◆ Source
# # # # #

Mergers & Acquisitions

Delaware Court of Chancery Invalidates Common Provisions in Stockholder Agreements

With a stroke of the pen, the Delaware Court of Chancery invalidated commonplace provisions in scores of stockholder agreements relating to public corporations and likely many more relating to private corporations.  In West Palm Beach Firefighters’ Pension Fund v. Moelis & Company (“Moelis”)[1], Vice Chancellor J. Travis Laster, struck down an entire package of stockholder veto rights and held that provisions in a stockholder agreement purporting to restrict the size of the board of directors, requiring the board to recommend in favor of a stockholder nominee, requiring the board to fill any vacancy on the board with a stockholder nominee or to include a stockholder nominated director on committees of the board, are all facially invalid as a matter of Delaware law.  Vice Chancellor Laster noted that many of these provisions would have been valid if set out in the corporation’s certificate of incorporation, rather than in the stockholder agreement.

Factual Background

At the center of the case is boutique investment bank Moelis & Company and the stockholder agreement that it entered into with its eponymous founder (the “Founder”) just prior to its IPO in 2007.  The stockholder agreement gave the Founder a number of rights and protections, specifically:

  • 18 veto rights over various corporate actions;[2]
  • a requirement that the board size not exceed 11 members (the “Size Requirement”);
  • a right to designate a majority of the 11 board members (the “Designation Right”);
  • a requirement to nominate the Founder’s designees for election to the board (the “Nomination Right”);
  • an obligation that the board recommend that stockholders vote to elect the Founder’s designees to the board (the “Recommendation Requirement”);
  • a requirement that the Company use reasonable best efforts to enable the Founder’s designees to be elected and continue to serve on the board (the “Efforts Requirement”);
  • a requirement that the board fill any vacancy in any seat previously occupied by a Founder designee with a new Founder designee (the “Vacancy Requirement”); and
  • a requirement that the Board populate any committee with a number of the Founder’s designees that is proportionate to their membership on the full board (the “Committee Composition Requirement”).[3]

It was undisputed in the case that the stockholder agreement was disclosed and that stockholders who purchased shares in the IPO were on notice of the stockholder agreement entered into more than 15 years before this claim was brought.[4]

Analysis and Findings

The Court’s starting point for its analysis was §141 of the Delaware General Corporation Law (“DGCL”), which provides in pertinent part that, “the business and affairs of any corporation. . . shall be managed by or under the direction of a board of directors, except as may be otherwise provided in. . . its charter.”  Following an extensive analysis of Delaware’s DGCL §141 jurisprudence, the court enunciated a two-factor test for assessing these types of provisions: 

  1. does the provision at issue constitute part of the corporation’s internal governance arrangement; and
  2. does it have the effect of removing from the directors in a very substantial way, their duty to use their own best judgment on management matters?

# # # # #

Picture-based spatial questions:
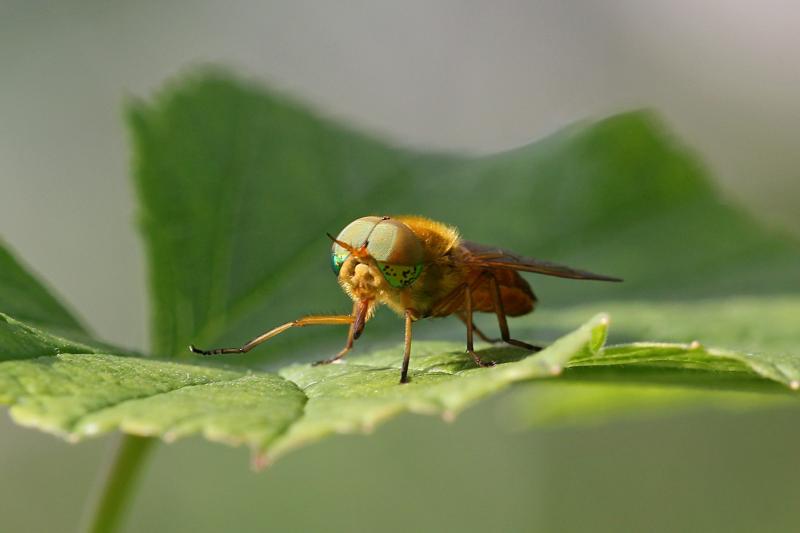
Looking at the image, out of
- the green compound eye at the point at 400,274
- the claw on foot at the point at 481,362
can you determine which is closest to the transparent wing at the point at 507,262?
the green compound eye at the point at 400,274

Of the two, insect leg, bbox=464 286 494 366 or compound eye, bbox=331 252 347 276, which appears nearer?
insect leg, bbox=464 286 494 366

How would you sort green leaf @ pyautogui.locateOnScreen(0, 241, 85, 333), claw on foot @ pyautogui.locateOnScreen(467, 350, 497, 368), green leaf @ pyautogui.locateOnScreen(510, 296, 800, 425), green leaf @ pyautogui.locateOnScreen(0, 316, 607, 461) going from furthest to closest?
1. green leaf @ pyautogui.locateOnScreen(0, 241, 85, 333)
2. claw on foot @ pyautogui.locateOnScreen(467, 350, 497, 368)
3. green leaf @ pyautogui.locateOnScreen(510, 296, 800, 425)
4. green leaf @ pyautogui.locateOnScreen(0, 316, 607, 461)

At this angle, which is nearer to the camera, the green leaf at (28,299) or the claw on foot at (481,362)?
the claw on foot at (481,362)

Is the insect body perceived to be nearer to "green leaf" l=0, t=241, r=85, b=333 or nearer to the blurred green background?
"green leaf" l=0, t=241, r=85, b=333

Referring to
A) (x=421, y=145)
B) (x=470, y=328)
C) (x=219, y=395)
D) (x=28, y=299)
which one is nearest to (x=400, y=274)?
(x=470, y=328)

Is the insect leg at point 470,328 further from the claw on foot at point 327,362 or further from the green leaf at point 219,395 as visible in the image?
the claw on foot at point 327,362

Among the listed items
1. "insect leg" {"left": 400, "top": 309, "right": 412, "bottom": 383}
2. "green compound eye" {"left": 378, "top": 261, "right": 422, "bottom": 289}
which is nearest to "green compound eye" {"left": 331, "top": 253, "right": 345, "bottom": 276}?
"green compound eye" {"left": 378, "top": 261, "right": 422, "bottom": 289}
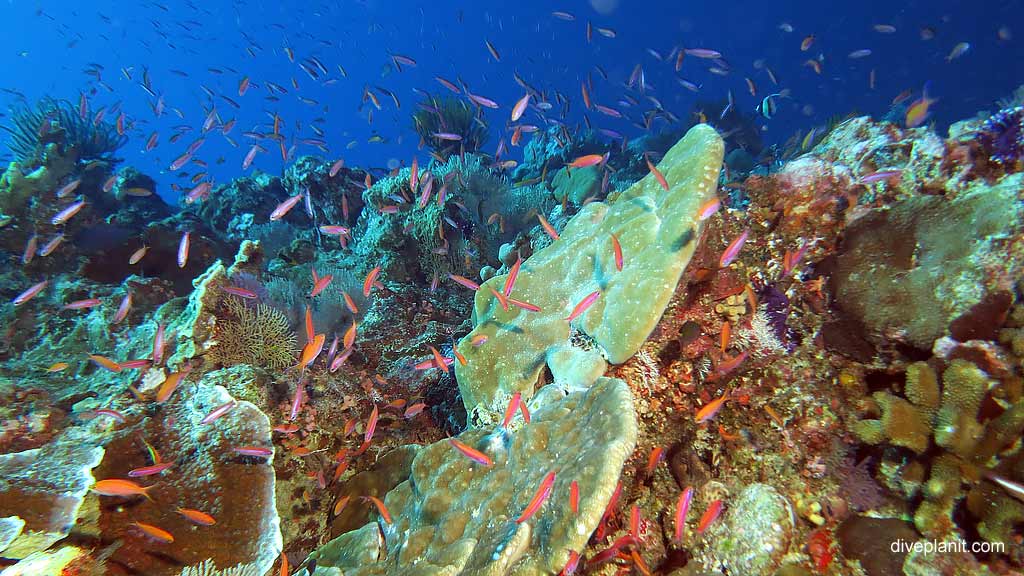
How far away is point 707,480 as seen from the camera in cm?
279

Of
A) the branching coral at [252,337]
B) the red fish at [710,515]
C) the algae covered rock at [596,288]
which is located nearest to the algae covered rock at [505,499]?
the algae covered rock at [596,288]

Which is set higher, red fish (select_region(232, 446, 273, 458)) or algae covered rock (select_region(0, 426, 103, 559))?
algae covered rock (select_region(0, 426, 103, 559))

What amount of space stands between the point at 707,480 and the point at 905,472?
1.16m

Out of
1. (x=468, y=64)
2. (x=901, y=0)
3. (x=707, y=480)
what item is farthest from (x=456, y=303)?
(x=468, y=64)

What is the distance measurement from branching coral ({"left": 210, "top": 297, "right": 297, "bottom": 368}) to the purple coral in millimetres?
6429

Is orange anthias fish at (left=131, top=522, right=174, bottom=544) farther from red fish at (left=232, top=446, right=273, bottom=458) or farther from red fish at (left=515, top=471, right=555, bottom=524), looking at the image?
red fish at (left=515, top=471, right=555, bottom=524)

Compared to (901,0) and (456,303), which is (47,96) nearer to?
(456,303)

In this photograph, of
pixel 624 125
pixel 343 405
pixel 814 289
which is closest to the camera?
pixel 814 289

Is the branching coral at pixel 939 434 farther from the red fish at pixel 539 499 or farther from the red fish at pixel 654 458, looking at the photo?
the red fish at pixel 539 499

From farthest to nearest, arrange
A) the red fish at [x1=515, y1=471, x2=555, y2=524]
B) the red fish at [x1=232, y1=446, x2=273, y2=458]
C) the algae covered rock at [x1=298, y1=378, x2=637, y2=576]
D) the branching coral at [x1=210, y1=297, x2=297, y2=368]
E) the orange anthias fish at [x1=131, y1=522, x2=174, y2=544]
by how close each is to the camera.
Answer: the branching coral at [x1=210, y1=297, x2=297, y2=368], the red fish at [x1=232, y1=446, x2=273, y2=458], the orange anthias fish at [x1=131, y1=522, x2=174, y2=544], the red fish at [x1=515, y1=471, x2=555, y2=524], the algae covered rock at [x1=298, y1=378, x2=637, y2=576]

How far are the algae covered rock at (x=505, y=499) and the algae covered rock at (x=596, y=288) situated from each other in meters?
0.34

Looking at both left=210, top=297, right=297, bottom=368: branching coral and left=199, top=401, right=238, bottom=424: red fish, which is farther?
left=210, top=297, right=297, bottom=368: branching coral

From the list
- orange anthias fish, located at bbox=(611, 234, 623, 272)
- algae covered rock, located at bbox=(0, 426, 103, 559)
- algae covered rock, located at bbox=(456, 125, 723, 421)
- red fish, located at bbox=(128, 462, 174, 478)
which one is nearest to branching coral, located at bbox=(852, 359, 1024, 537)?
algae covered rock, located at bbox=(456, 125, 723, 421)

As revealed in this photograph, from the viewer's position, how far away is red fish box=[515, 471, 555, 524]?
238cm
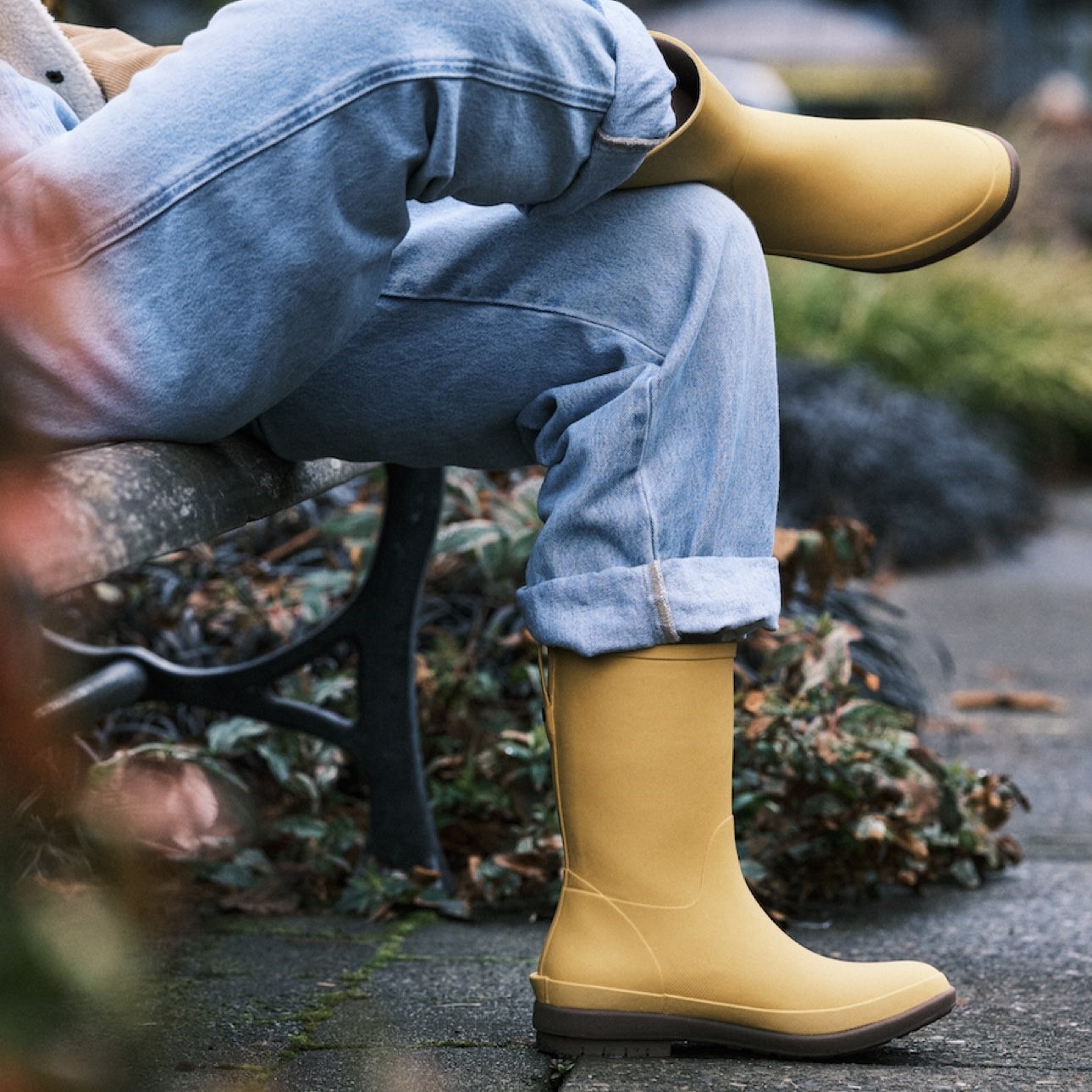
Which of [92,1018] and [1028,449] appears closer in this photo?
[92,1018]

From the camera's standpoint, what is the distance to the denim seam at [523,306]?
117 cm

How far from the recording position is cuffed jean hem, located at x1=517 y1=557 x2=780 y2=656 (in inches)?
44.5

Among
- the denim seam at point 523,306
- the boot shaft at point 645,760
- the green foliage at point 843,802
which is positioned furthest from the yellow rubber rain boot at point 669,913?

# # # # #

◆ Goal
In the article on the Moelis decision, which section of the Delaware General Corporation Law served as the starting point for the court's analysis?

◆ Complete response
Section 141 of the Delaware General Corporation Law.